== What is needed ==
The answer must be an exact printing of every record below, with the pictures omitted.

Content starts

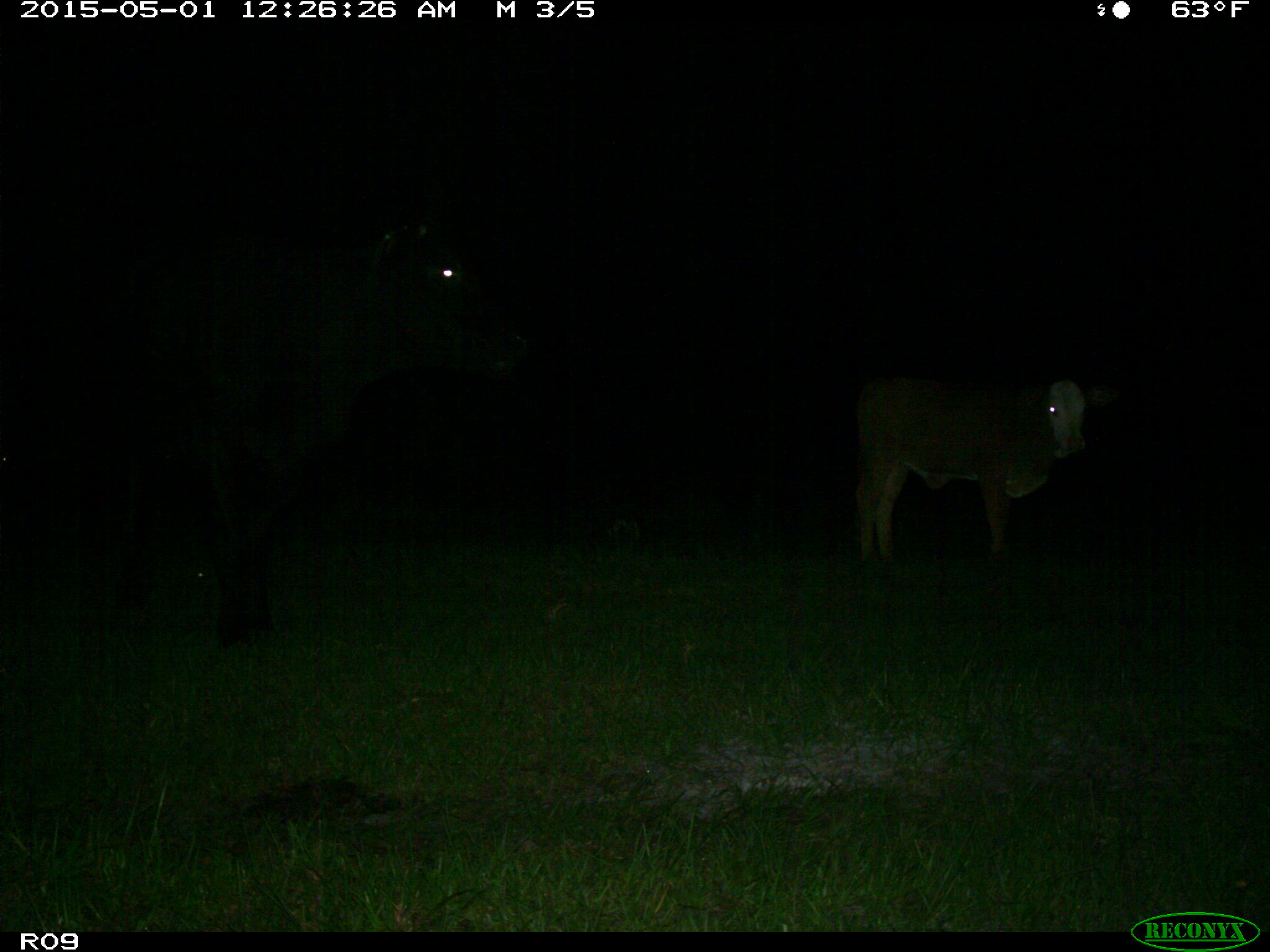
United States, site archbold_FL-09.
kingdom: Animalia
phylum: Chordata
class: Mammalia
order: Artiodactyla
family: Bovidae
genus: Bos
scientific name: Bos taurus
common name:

Content ends

== Output for this exercise ==
United States, site archbold_FL-09.
kingdom: Animalia
phylum: Chordata
class: Mammalia
order: Artiodactyla
family: Bovidae
genus: Bos
scientific name: Bos taurus
common name:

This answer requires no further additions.